Je mange des aliments sans pouvoir les définir : est-ce que je mange du poisson, du poulet ou du fromage ? Je ne sais pas... C'est pénible. Pour résumer, c'est comme s'il existe une multitude de filtres qui séparent le « ressenti de mon cerveau » et les sens de « ma bouche et de mon nez. »
Le haut de mes poumons me brûle encore... Le plus souvent le soir.
J'ai aussi des essoufflements en faisant la vaisselle, en voulant ramasser quelque chose à terre, en marchant plus vite sur une très courte distance... Ce qui provoque des palpitations pendant quelques minutes.
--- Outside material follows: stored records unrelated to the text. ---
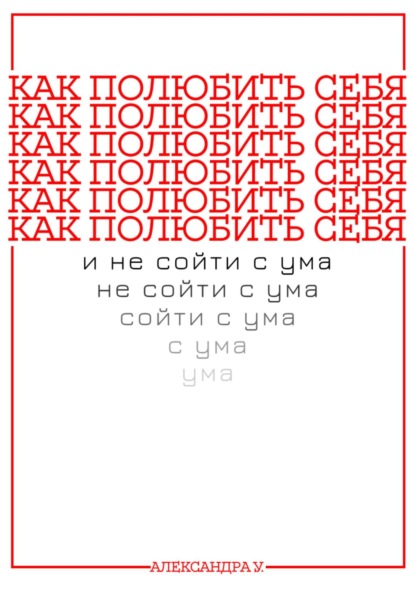 КАК ПОЛЮБИТЬ СЕБЯ
КАК ПОЛЮБИТЬ СЕБЯ
КАК ПОЛЮБИТЬ СЕБЯ
КАК ПОЛЮБИТЬ СЕБЯ
КАК ПОЛЮБИТЬ СЕБЯ
КАК ПОЛЮБИТЬ СЕБЯ

и не сойти с ума
не сойти с ума
сойти с ума
с ума
ума

АЛЕКСАНДРА У.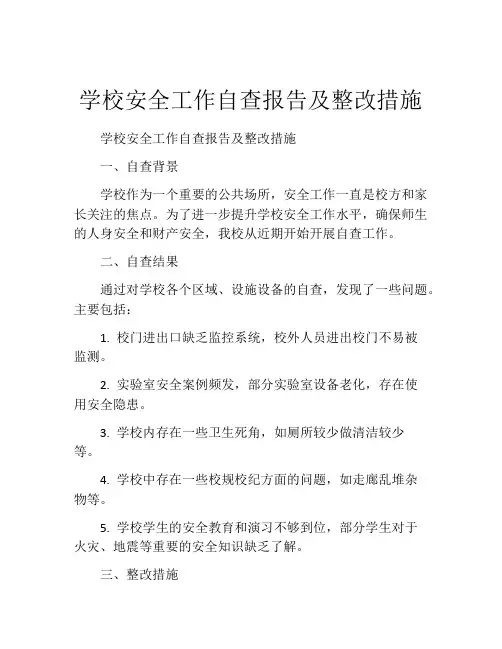 学校安全工作自查报告及整改措施

学校安全工作自查报告及整改措施

一、自查背景

学校作为一个重要的公共场所，安全工作一直是校方和家长关注的焦点。为了进一步提升学校安全工作水平，确保师生的人身安全和财产安全，我校从近期开始开展自查工作。

二、自查结果

通过对学校各个区域、设施设备的自查，发现了一些问题。主要包括：

1. 校门进出口缺乏监控系统，校外人员进出校门不易被监测。

2. 实验室安全案例频发，部分实验室设备老化，存在使用安全隐患。

3. 学校内存在一些卫生死角，如厕所较少做清洁较少等。

4. 学校中存在一些校规校纪方面的问题，如走廊乱堆杂物等。

5. 学校学生的安全教育和演习不够到位，部分学生对于火灾、地震等重要的安全知识缺乏了解。

三、整改措施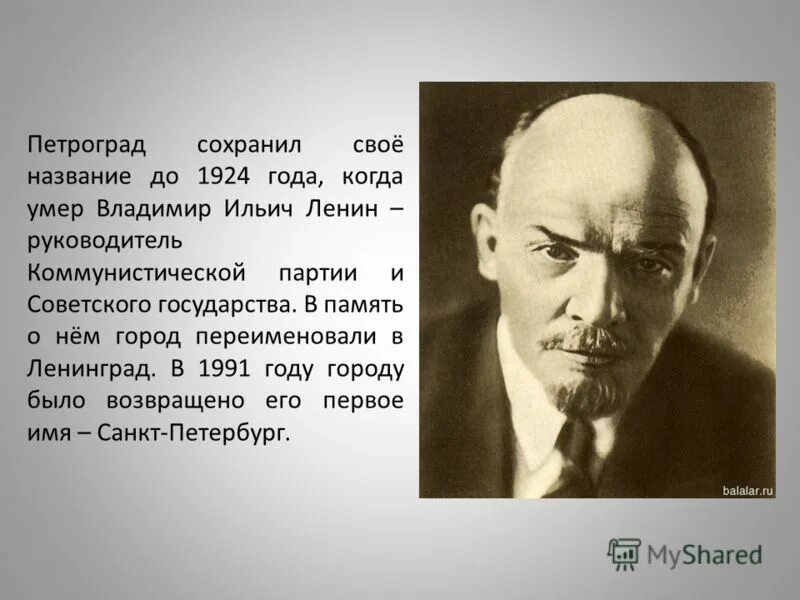 Петроград сохранил своё название до 1924 года, когда умер Владимир Ильич Ленин – руководитель Коммунистической партии и Советского государства. В память о нём город переименовали в Ленинград. В 1991 году городу было возвращено его первое имя – Санкт-Петербург.

balalar.ru

MyShared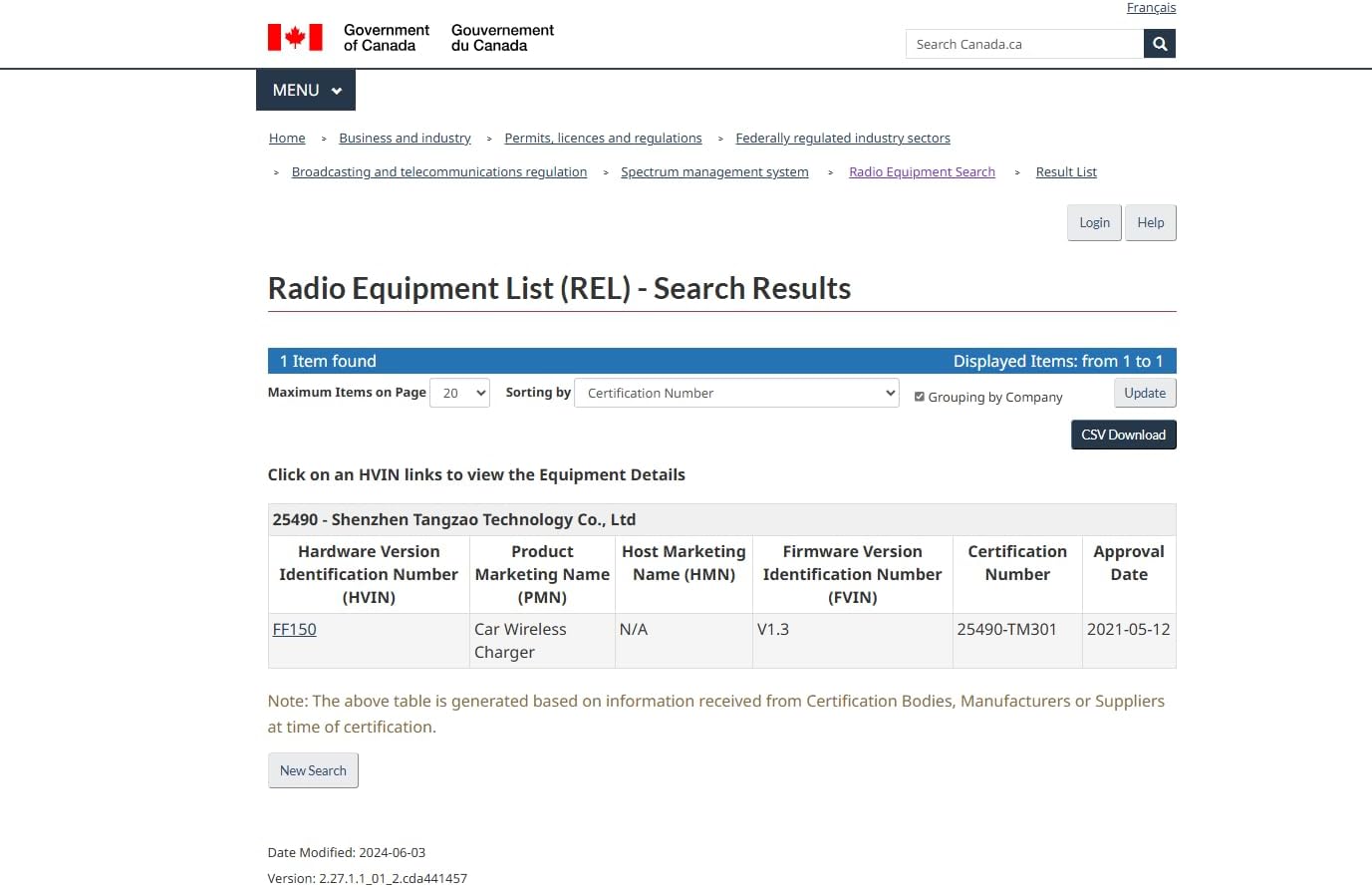 Français

Government of Canada Gouvernement du Canada

Search Canada.ca

MENU

Home > Business and industry > Permits, licences and regulations > Federally regulated industry sectors > Broadcasting and telecommunications regulation > Spectrum management system > Radio Equipment Search > Result List

Login Help

Radio Equipment List (REL) - Search Results

1 Item found Displayed Items: from 1 to 1

Maximum Items on Page 20 Sorting by Certification Number Grouping by Company Update

CSV Download

Click on an HVIN links to view the Equipment Details

25490 - Shenzhen Tangzao Technology Co., Ltd

| Hardware Version Identification Number (HVIN) | Product Marketing Name (PMN) | Host Marketing Name (HMN) | Firmware Version Identification Number (FVIN) | Certification Number | Approval Date |
|---|---|---|---|---|---|
| FF150 | Car Wireless Charger | N/A | V1.3 | 25490-TM301 | 2021-05-12 |

Note: The above table is generated based on information received from Certification Bodies, Manufacturers or Suppliers at time of certification.

New Search

Date Modified: 2024-06-03

Version: 2.27.1.1_01_2.cda441457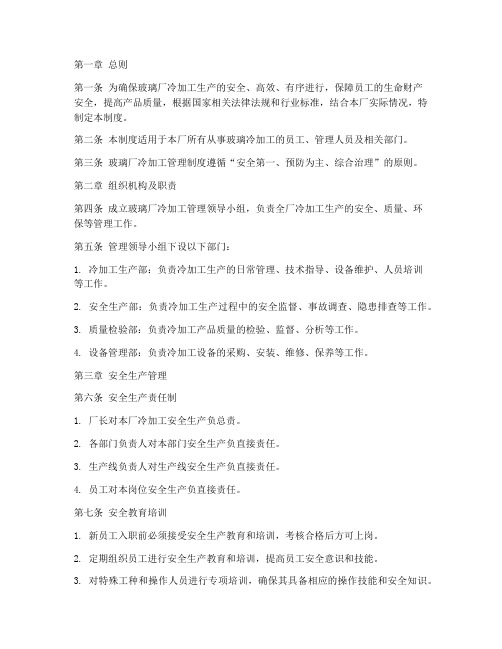 第一章 总则

第一条 为确保玻璃厂冷加工生产的安全、高效、有序进行，保障员工的生命财产安全，提高产品质量，根据国家相关法律法规和行业标准，结合本厂实际情况，特制定本制度。

第二条 本制度适用于本厂所有从事玻璃冷加工的员工、管理人员及相关部门。

第三条 玻璃厂冷加工管理制度遵循“安全第一、预防为主、综合治理”的原则。

第二章 组织机构及职责

第四条 成立玻璃厂冷加工管理领导小组，负责全厂冷加工生产的安全、质量、环保等管理工作。

第五条 管理领导小组下设以下部门：

1. 冷加工生产部：负责冷加工生产的日常管理、技术指导、设备维护、人员培训等工作。

2. 安全生产部：负责冷加工生产过程中的安全监督、事故调查、隐患排查等工作。

3. 质量检验部：负责冷加工产品质量的检验、监督、分析等工作。

4. 设备管理部：负责冷加工设备的采购、安装、维修、保养等工作。

第三章 安全生产管理

第六条 安全生产责任制

1. 厂长对本厂冷加工安全生产负总责。

2. 各部门负责人对本部门安全生产负直接责任。

3. 生产线负责人对生产线安全生产负直接责任。

4. 员工对本岗位安全生产负直接责任。

第七条 安全教育培训

1. 新员工入职前必须接受安全生产教育和培训，考核合格后方可上岗。

2. 定期组织员工进行安全生产教育和培训，提高员工安全意识和技能。

3. 对特殊工种和操作人员进行专项培训，确保其具备相应的操作技能和安全知识。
Les symptômes les plus terribles sont la fatigue et les douleurs articulaires. Elles sont parfois si puissantes... En février, j'ai dû être arrêtée 5 semaines. J'étais épuisée. Les trois semaines d'octobre-novembre n'avaient pas suffi. C'est mon entourage professionnel qui m'a recommandé d'aller consulter mon médecin de famille cette fois-ci ! Je devais me reposer. Je n'étais plus qu'à 10% de mes forces... Et j'ai dormi, dormi, dormi... Encore aujourd'hui, je dois dormir 10 heures par nuit pour pouvoir assurer, à peu près correctement, ma journée de travail...
Mais la fatigue me prend souvent et par surprise : soit le matin ou l'après-midi ou encore toute une journée...
J'ai des douleurs articulaires ponctuelles aux coudes et aux chevilles mais c'est principalement au niveau des genoux que je souffre le plus : sous forme de poussées sur plusieurs jours. Je ne peux même pas toucher mes rotules pour les masser. C'est comme si elles étaient pleine d'hématomes. Ça tire. Je marche comme une personne âgée. C'est déroutant, moi qui faisais trois fois une heure de marche rapide par semaine... Aujourd'hui, plus aucun sport...
Je perds énormément mes cheveux. La coiffeuse les a même trouvés « poisseux »... J'ai parfois des éruptions cutanées qui démangent très fort.
La semaine dernière, j'ai vu un neurologue qui se veut rassurant au vu de mon scanner cérébral mais qui ne peut rien pour moi (j'étais son 1er Covid long). Il m'envoie voir un neuropsychologue pour des tests de mémoire... Je vois un cardiologue dans un mois et sans doute, faudra t-il aussi voir quelqu'un pour ces douleurs articulaires...
Je n'ai jamais consulté autant de médecins, de spécialistes, d’ostéopathes, fait autant de scanners, d'IRM... qu'en ces sept derniers mois... Mon corps perdu ???